══ Extrait du document ══
Ligue des champions : Résultats en berne, institution en péril, le FC Barcelone, monument déclassé
Il y a des claques si soudaines que leur choc résonne lourdement puis s'estompe. Et il y a celles que l'on voit arriver comme au ralenti sans parvenir à les éviter. Celles dont l'impact est plus grand encore tant les instants précédents semblent durer une éternité. Ou dans le cas du FC Barcelone, 90 minutes et des poussières. Etrillé par le Bayern Munich 8-2 à l'Estadio da Luz de Lisbonne, le Barça est à terre, K.O. Cette chute, les Blaugrana avaient pourtant tout pour la voir venir. A force de se voiler la face, ils ont fini par montrer leur pire visage.
═══
**Tâche donnée 1**
Reproduisez à l'identique les entrées, du début jusqu'à la ligne contenant « 56.3 meters » incluse, en omettant les images.
══ Entrées de la tâche ══
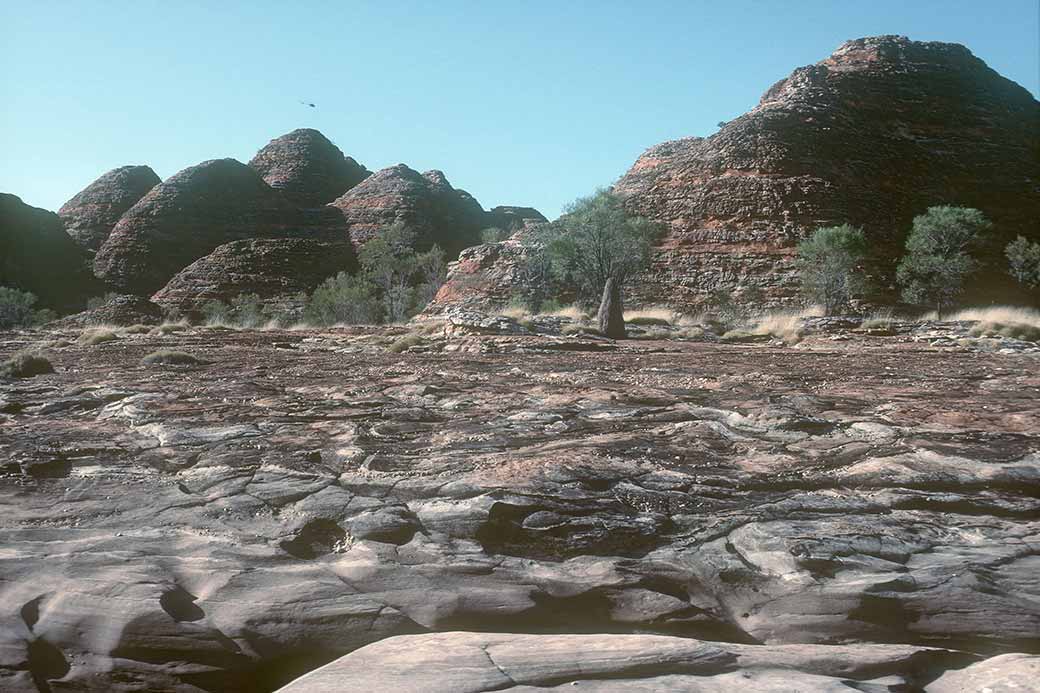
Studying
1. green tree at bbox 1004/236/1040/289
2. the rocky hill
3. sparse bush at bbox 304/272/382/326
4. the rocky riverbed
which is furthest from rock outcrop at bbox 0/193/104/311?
green tree at bbox 1004/236/1040/289

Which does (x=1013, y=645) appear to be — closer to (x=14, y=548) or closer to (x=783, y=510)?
(x=783, y=510)

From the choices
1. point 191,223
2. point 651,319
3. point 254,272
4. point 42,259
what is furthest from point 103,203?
point 651,319

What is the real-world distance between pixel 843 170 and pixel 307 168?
56.3 meters

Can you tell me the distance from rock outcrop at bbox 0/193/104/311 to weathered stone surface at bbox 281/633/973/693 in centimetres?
6482

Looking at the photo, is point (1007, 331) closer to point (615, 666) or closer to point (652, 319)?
point (652, 319)

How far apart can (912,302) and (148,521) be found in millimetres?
33686

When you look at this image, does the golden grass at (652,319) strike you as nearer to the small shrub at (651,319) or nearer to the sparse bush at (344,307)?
the small shrub at (651,319)

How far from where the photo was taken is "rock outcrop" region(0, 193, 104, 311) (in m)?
57.3

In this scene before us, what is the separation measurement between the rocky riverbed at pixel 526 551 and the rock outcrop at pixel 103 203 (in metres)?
73.5

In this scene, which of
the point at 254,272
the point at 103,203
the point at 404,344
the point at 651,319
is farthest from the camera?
the point at 103,203

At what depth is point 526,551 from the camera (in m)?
2.17

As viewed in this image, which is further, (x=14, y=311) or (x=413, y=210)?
(x=413, y=210)

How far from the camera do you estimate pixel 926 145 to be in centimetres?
4344

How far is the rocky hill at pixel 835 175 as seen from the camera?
113ft
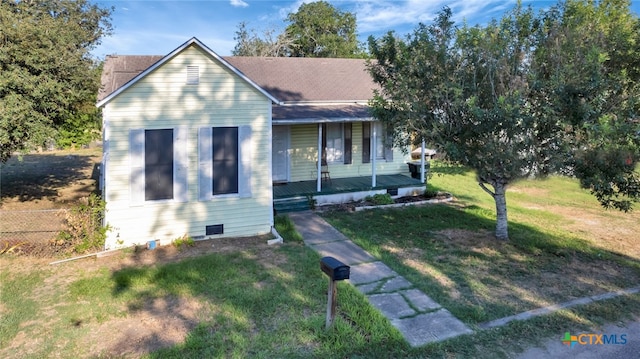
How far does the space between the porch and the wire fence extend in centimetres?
559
═══
**Tâche donnée 2**
D'après l'extrait sur le FC Barcelone, sur quel score le Bayern Munich a-t-il battu le Barça ?

**Réponse complète 1**
Studying
1. green tree at bbox 1004/236/1040/289
2. the rocky hill
3. sparse bush at bbox 304/272/382/326
4. the rocky riverbed
which is furthest from rock outcrop at bbox 0/193/104/311?
green tree at bbox 1004/236/1040/289

Which does (x=1013, y=645) appear to be — closer to (x=14, y=548) or closer to (x=783, y=510)?
(x=783, y=510)

From the choices
1. point 191,223
2. point 651,319
3. point 254,272
4. point 42,259
what is furthest from point 103,203?
point 651,319

What is the real-world distance between pixel 843 170 and pixel 307 168?
56.3 meters

**Réponse complète 2**
8-2.